Zentific: Secure Credential Store

Overview

To better safeguard your valuable resources, Zentific implements a credential store using industry-standard encryption mechanisms.  To do so, we utilize public key cryptography. This means that your data is protected by using a pair of keys for encryption: a public key, which encrypts data, and a corresponding private, or secret key for decryption. 

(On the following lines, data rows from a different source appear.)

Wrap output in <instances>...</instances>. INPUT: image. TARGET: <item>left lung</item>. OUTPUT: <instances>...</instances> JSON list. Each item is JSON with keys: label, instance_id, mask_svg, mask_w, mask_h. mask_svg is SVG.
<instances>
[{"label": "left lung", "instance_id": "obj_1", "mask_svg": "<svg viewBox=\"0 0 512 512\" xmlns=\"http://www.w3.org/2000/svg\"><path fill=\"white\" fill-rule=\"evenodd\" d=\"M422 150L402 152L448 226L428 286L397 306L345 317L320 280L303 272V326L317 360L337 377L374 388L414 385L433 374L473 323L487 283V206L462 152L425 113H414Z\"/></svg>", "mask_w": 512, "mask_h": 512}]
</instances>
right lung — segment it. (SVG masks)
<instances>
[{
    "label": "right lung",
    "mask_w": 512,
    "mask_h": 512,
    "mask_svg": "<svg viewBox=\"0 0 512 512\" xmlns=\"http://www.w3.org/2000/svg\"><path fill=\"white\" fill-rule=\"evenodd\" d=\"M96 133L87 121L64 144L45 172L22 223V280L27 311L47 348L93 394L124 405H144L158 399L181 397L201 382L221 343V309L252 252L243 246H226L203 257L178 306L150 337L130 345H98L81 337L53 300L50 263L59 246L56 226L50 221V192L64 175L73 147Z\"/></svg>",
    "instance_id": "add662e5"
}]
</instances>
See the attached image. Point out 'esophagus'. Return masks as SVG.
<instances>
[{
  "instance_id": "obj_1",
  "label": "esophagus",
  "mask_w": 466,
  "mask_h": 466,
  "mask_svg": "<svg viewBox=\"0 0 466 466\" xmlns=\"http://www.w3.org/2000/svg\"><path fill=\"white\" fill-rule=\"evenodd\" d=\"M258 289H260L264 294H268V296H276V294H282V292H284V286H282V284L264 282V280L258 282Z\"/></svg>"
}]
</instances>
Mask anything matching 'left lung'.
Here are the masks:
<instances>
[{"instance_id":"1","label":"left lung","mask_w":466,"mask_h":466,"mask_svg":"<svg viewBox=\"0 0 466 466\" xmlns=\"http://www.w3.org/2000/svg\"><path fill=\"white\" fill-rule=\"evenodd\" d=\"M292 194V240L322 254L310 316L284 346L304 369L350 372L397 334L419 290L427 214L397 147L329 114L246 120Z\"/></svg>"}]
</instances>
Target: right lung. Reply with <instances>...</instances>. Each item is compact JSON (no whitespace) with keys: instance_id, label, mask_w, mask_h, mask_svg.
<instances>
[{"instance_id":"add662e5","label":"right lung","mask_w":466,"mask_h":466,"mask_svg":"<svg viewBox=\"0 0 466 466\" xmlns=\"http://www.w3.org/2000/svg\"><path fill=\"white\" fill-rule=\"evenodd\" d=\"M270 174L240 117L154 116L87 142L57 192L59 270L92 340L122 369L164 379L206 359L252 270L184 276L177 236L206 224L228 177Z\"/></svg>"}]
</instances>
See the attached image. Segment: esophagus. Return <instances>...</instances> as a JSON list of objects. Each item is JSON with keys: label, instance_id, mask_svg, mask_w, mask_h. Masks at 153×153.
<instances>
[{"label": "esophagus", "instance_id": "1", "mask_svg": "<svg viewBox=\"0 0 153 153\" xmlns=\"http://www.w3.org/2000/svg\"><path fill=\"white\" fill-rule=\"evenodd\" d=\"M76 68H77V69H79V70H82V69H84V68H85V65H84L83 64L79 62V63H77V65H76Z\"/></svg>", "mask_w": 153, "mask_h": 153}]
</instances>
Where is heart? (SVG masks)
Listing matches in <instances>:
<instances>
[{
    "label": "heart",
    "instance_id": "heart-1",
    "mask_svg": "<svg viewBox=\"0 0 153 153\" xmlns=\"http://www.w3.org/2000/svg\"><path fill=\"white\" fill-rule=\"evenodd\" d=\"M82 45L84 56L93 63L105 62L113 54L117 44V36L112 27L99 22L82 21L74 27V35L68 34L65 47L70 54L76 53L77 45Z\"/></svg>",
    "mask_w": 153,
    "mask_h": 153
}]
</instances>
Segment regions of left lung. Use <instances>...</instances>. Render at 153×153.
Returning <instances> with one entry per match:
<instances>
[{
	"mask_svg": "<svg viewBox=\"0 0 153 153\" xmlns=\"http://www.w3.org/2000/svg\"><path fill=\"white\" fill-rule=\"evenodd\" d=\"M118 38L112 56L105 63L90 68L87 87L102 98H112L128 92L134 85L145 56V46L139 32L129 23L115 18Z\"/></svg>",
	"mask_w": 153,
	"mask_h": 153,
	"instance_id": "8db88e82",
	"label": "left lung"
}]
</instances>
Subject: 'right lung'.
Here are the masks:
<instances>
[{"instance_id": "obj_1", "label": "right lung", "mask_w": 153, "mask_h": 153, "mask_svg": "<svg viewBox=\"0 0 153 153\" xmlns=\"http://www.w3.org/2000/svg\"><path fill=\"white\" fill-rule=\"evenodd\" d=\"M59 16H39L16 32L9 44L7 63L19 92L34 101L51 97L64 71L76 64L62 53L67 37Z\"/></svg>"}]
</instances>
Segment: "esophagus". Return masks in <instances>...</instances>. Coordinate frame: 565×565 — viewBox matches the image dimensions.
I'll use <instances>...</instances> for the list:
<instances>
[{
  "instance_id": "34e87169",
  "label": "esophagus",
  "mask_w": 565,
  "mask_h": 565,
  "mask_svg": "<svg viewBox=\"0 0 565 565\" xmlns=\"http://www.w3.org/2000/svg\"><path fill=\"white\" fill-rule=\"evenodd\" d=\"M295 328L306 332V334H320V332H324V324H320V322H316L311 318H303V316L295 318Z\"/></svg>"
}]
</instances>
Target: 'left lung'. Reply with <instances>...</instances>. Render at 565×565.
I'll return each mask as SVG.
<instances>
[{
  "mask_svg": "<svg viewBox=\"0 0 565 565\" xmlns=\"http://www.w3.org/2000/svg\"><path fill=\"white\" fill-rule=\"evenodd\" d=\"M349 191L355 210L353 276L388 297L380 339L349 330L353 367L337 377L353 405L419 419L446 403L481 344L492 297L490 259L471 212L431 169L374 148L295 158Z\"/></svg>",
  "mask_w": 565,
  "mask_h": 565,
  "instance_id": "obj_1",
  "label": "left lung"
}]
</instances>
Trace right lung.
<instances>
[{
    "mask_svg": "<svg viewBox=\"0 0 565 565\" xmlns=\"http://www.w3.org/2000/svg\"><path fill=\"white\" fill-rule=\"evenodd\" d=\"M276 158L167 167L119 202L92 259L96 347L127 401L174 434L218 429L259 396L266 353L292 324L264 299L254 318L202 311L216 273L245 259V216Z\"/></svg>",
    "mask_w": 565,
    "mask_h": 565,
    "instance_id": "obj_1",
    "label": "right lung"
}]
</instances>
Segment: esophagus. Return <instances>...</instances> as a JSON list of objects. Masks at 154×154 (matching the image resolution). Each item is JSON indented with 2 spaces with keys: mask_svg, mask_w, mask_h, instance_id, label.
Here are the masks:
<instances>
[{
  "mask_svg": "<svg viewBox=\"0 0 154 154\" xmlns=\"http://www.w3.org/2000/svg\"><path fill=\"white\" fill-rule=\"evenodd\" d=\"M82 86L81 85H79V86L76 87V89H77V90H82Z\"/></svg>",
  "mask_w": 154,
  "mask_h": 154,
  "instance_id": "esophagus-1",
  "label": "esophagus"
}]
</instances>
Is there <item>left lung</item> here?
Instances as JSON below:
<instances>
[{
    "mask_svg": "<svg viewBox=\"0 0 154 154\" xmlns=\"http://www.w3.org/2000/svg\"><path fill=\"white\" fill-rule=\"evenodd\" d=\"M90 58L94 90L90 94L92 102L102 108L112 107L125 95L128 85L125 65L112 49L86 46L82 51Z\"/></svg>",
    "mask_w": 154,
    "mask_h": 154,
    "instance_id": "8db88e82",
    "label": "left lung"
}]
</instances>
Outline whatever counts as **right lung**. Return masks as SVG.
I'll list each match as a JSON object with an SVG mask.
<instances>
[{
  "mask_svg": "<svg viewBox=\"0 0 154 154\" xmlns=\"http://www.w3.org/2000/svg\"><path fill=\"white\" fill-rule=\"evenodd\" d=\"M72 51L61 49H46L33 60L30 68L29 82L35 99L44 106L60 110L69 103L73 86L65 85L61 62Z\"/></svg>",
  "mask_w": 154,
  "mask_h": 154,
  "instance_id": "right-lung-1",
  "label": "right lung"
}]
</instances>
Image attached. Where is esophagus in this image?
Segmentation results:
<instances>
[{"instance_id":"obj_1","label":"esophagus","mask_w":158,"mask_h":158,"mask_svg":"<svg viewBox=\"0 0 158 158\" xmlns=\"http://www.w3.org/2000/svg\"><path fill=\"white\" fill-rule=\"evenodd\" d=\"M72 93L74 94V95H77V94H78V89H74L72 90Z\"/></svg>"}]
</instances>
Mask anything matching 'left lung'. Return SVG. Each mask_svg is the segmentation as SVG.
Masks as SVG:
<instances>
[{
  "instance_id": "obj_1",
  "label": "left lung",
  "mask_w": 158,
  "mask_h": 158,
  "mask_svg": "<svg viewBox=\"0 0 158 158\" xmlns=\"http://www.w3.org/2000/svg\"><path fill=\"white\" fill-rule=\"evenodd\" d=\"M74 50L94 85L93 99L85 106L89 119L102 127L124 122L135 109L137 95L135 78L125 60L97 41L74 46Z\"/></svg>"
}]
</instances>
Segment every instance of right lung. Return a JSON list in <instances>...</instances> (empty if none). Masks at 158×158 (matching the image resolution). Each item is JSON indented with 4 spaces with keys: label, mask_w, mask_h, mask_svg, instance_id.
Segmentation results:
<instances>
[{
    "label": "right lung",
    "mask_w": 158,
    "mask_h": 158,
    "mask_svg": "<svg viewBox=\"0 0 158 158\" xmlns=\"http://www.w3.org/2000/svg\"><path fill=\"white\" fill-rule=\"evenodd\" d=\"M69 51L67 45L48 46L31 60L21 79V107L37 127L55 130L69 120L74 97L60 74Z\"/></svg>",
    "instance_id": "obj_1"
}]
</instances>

The Zentific architecture is highly modular, and this fact can be used to improve security posture. Our application server, zrpc, holds the public key in its possession, and the private key is stored alongside the Zentific scheduler, zensched. Because public and private keys can (and should) be separated, it is possible to better secure your data. Toward that end, we very strongly recommend running zrpc on a server distinct from that running zensched.  By utilizing this configuration, zrpc can be placed in a client- or customer-facing position that may by necessity be more exposed to threats on the network and elsewhere. At the same time, zensched can be placed on a server with greater access to your internal resources, without being directly exposed to outside threats.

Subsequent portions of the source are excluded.